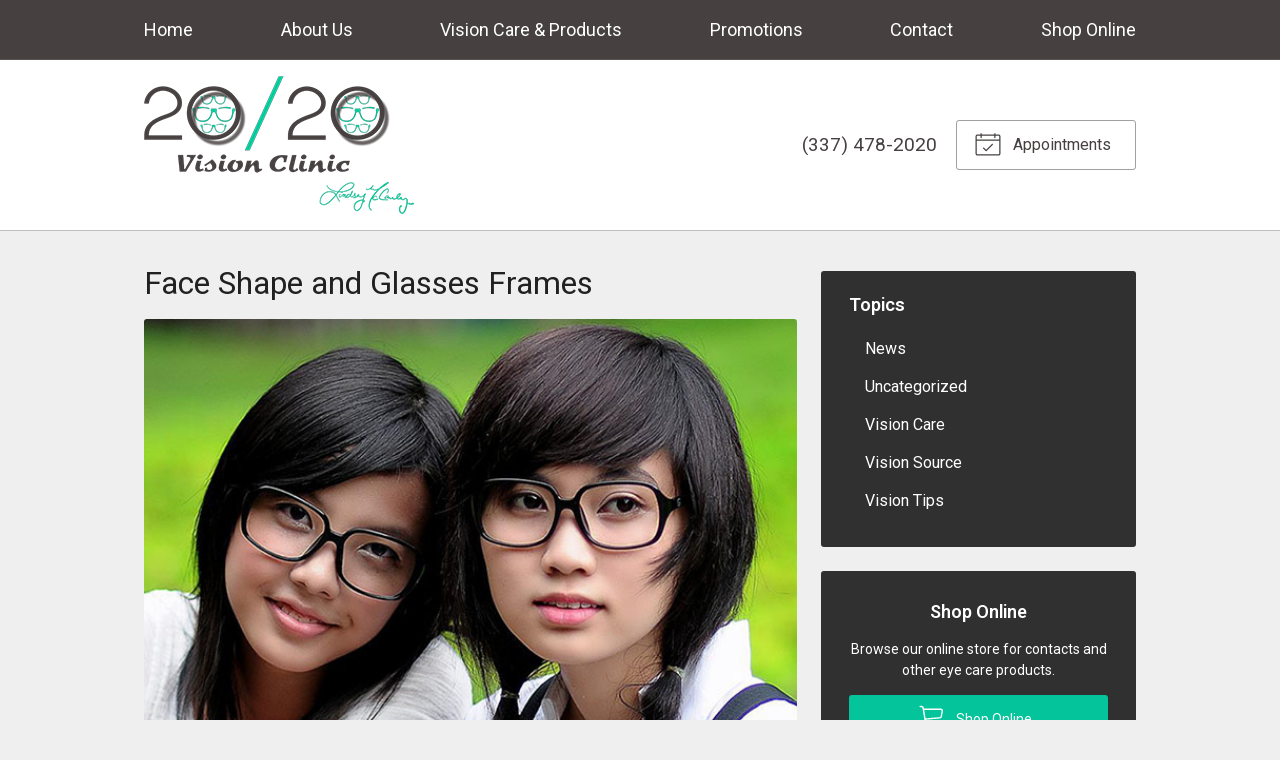

--- FILE ---
content_type: text/css
request_url: https://2020clinic.com/wp-content/themes/child-themes/2020cliniccom/style.css?=1719876327
body_size: 1504
content:
/*
Theme Name: 20/20 Vision Clinic
Theme URI: http://getflexsite.com
Description: Custom child theme created for the FlexSite network
Author: Avelient
Version: 1.0.0
Template: vs4
Text Domain: vs4-child
*/

/*==============================================================================
  @Base Styles
==============================================================================*/

body {
  background: #efefef;
}

.header {
  background: #fff;
}

.nav,
.action-menu {
  background: #464040;
}

.banner {
  background: #303030;
}

.main {
  background: #efefef;
}

.widget {
  background: #efefef;
}

.widget-locations {
  background: none;
}

.footer {
  background: #202020
}

.banner.text-light h1,
.banner.text-light .text-lead,
.banner.text-light .banner-action .phone,
.banner.text-light .banner-action .phone .number a {
  text-shadow: 2px 2px 5px rgba(0, 0, 0, .5);
  color: #fff;
  font-weight: bold;
}

@media (min-width: 760px) {
  .action-menu {
    background: none;
  }

  .header {
    padding: 0 0;
  }

  .banner-full::before {
    background: #000;
    opacity: .5;
  }

  .banner-content h1 {
    font-size: 2.6em;
  }

  .logo {
    margin: 1em 0 1em !important;
  }

  .header {
    border-bottom: 1px solid rgba(0, 0, 0, .25)
  }
}

.logo {
  margin: 0 0 1em;
}

.logo img {
  margin: 0 0;
}

.banner-full .banner-images img {
  object-position: 50% 82%;
}

@media (max-width: 759px) {
  .banner-content h1 {
    margin: 1.5rem 0
  }
}

/**
 * Custom work 2024
 */

.banner-full .banner-images img {
  object-position: 50% 50%;
}

/**
 * Links
 */
a,
h1 a,
h2 a,
h3 a,
h4 a,
h5 a,
h6 a,
.h1 a,
.h2 a,
.h3 a,
.h4 a,
.h5 a,
.h6 a,
.oc-nav a:hover,
.oc-nav:focus {
  color: #03c49a;
}

a:hover,
h1 a:hover,
h2 a:hover,
h3 a:hover,
h4 a:hover,
h5 a:hover,
h6 a:hover,
.h1 a:hover,
.h2 a:hover,
.h3 a:hover,
.h4 a:hover,
.h5 a:hover,
.h6 a:hover {
  color: #05a280;
}

/**
 * Stars
 */
ol.stars .icon-star {
  color: #03c49a;
}

/*==============================================================================
  @Header
==============================================================================*/

.nav-menu>li:hover>a,
.nav-menu>li>a:focus,
.nav-menu>li>a:hover,
.nav-menu>li.current_page_ancestor>a,
.nav-menu>li.current_page_item>a,
.nav-menu>li.current_page_parent>a {
  color: #03c49a;
}

.action-menu .button {
  color: #fff;
}

.action-menu .button:focus,
.action-menu .button:hover {
  color: #009688;
}

@media (min-width: 760px) {
  .action-menu .button {
    color: #464040;
    border-color: rgba(70, 64, 64, .5);
  }

  .action-menu .button:focus,
  .action-menu .button:hover {
    color: #03c49a;
    border-color: #000;
  }

  .action-menu .button.text {
    color: #464040;
  }

  .action-menu .button.text:hover {
    color: #03c49a
  }
}

/**
* Custom Logo Styles
* Rename #header-child.php & remove comment from this css to activate.
*

.header {
  padding: 0.5em 0;
}

.logo img {
  margin: 0rem 0 !important;
  padding: 0 !important;
  border-radius: 0px !important;
}
*/

/*==============================================================================
  @Buttons
==============================================================================*/

.button.primary,
.main .gform_wrapper .gform_footer input.button,
.main .gform_wrapper .gform_footer input[type=submit],
.main .gform_wrapper .gform_page_footer input.button,
.main .gform_wrapper .gform_page_footer input[type=submit] {
  background-color: #03c49a;
}

.button.primary:hover,
.main .gform_wrapper .gform_footer input.button:hover,
.main .gform_wrapper .gform_footer input[type=submit]:hover,
.main .gform_wrapper .gform_page_footer input.button:hover,
.main .gform_wrapper .gform_page_footer input[type=submit]:hover,
.button.primary:focus,
.main .gform_wrapper .gform_footer input.button:focus,
.main .gform_wrapper .gform_footer input[type=submit]:focus,
.main .gform_wrapper .gform_page_footer input.button:focus,
.main .gform_wrapper .gform_page_footer input[type=submit]:focus {
  background-color: #05a280;
}

.widget .button {
  background-color: #03c49a;
}

.widget .button:hover,
.widget .button:focus {
  background-color: #05a280;
}

/**
 * Outline Buttons
 */
.button.outline,
.nav-posts a {
  border-color: rgba(0, 0, 0, 0.1);
}

.button.outline:hover,
.nav-posts a:hover,
.button.outline:focus,
.nav-posts a:focus {
  border-color: #05a280;
}

/*==============================================================================
  @Navigation
==============================================================================*/

.nav-menu ul>li.current_page_item>a,
.nav-menu ul>li.current_page_parent>a,
.nav-menu ul>li.current_page_ancestor>a {
  color: #05a280;
}

/*==============================================================================
  @Featured Action
==============================================================================*/

.featured-action {
  background: #464040;
}

.featured-action a {
  background-color: rgba(0, 0, 0, 0);
}

.featured-action a:hover {
  background-color: rgba(255, 255, 255, 0.1);
}

.featured-action li {
  border-color: rgba(255, 255, 255, .1)
}

/*==============================================================================
  @Widgets
==============================================================================*/

/**
 * Global
 */
.widget h3 a,
.widget h2 a {
  color: #03c49a
}

.widget h2 a:hover,
.widget h3 a:hover,
.widget .soften-text:hover {
  color: #05a280;
}

.widget h3 {
  color: #fff
}

.widget {
  background: #303030;
  color: #fff
}

ol.stars .text,
.widget-featured ul .text {
  color: #fff
}

.widget-locations {
  background: #fff
}

.widget-locations h3 a {
  color: #212121
}

.widget-locations {
  color: #212121
}

.widget-locations h3 {
  color: #212121
}

.widget-cta {
  color: #303030
}

/**
 * Sub Navigation
 */
.widget-nav ul li a {
  color: #fff
}

.widget-nav ul li a:hover {
  background-color: rgba(255, 255, 255, 0.5);
}

.widget-nav ul>li.current_page_ancestor>a,
.widget-nav ul>li.current_page_item>a,
.widget-nav ul>li.current_page_parent>a {
  color: #03c49a;
}

.widget-nav ul>li.current_page_item>a:hover {
  color: #212121
}

/**
 * Featured
 */
.widget-featured ul a:hover .text {
  color: #05a280;
}

/*==============================================================================
  @Listing Subpages
==============================================================================*/

.listing-subpages a {
  color: #303030;
}

.listing-subpages a h3 {
  color: #303030;
}

.listing-subpages a .icon {
  color: #03c49a;
}

.listing-subpages a:hover {
  border-color: #303030;
}

.listing-subpages a:hover h3 {
  color: #05a280;
}

/*==============================================================================
  @Footer
==============================================================================*/
.footer a,
.footer a:visited {
  color: #fff
}

.footer a:hover {
  color: #05a280;
}

.footer-logo .vs-logo-sec {
  background-color: #efefef;
}

.logo-line .vs-logo-sec {
  background: url(/fs-shared/dist/img/vs-logo-sec-light.svg) no-repeat center center;
  background-color: transparent;
  background-size: 180px 47px;
}

.logo-line:before {
  border-color: rgba(255, 255, 255, .1)
}

.footer h3 {
  color: #fff
}

.footer {
  color: #fff
}

.footer-list a:hover .timestamp {
  color: #fff
}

# # #

What the task asks: Locate the lines above that hold the word "primary". Show every one of them.

Answer to the exercise:
.button.primary,
.button.primary:hover,
.button.primary:focus,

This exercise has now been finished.